(Beginning of Entries shown)
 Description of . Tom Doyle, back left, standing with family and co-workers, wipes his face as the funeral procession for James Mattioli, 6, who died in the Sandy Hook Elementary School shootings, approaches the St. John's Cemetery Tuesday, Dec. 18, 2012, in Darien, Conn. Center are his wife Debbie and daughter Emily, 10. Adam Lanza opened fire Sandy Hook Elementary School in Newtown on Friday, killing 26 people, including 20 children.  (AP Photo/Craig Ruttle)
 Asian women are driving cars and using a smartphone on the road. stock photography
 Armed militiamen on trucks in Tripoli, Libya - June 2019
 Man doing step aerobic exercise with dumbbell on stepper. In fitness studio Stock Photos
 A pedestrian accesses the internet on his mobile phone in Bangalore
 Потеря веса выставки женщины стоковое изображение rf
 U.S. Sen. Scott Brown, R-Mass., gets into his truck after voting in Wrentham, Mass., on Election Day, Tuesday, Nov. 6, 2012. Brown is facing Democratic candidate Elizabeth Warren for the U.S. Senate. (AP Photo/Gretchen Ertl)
(End of Entries shown)
Give back exactly the lines from the first line of the records through the line holding "Man doing step", including both of those lines and leaving out all others.

 Description of . Tom Doyle, back left, standing with family and co-workers, wipes his face as the funeral procession for James Mattioli, 6, who died in the Sandy Hook Elementary School shootings, approaches the St. John's Cemetery Tuesday, Dec. 18, 2012, in Darien, Conn. Center are his wife Debbie and daughter Emily, 10. Adam Lanza opened fire Sandy Hook Elementary School in Newtown on Friday, killing 26 people, including 20 children.  (AP Photo/Craig Ruttle)
 Asian women are driving cars and using a smartphone on the road. stock photography
 Armed militiamen on trucks in Tripoli, Libya - June 2019
 Man doing step aerobic exercise with dumbbell on stepper. In fitness studio Stock Photos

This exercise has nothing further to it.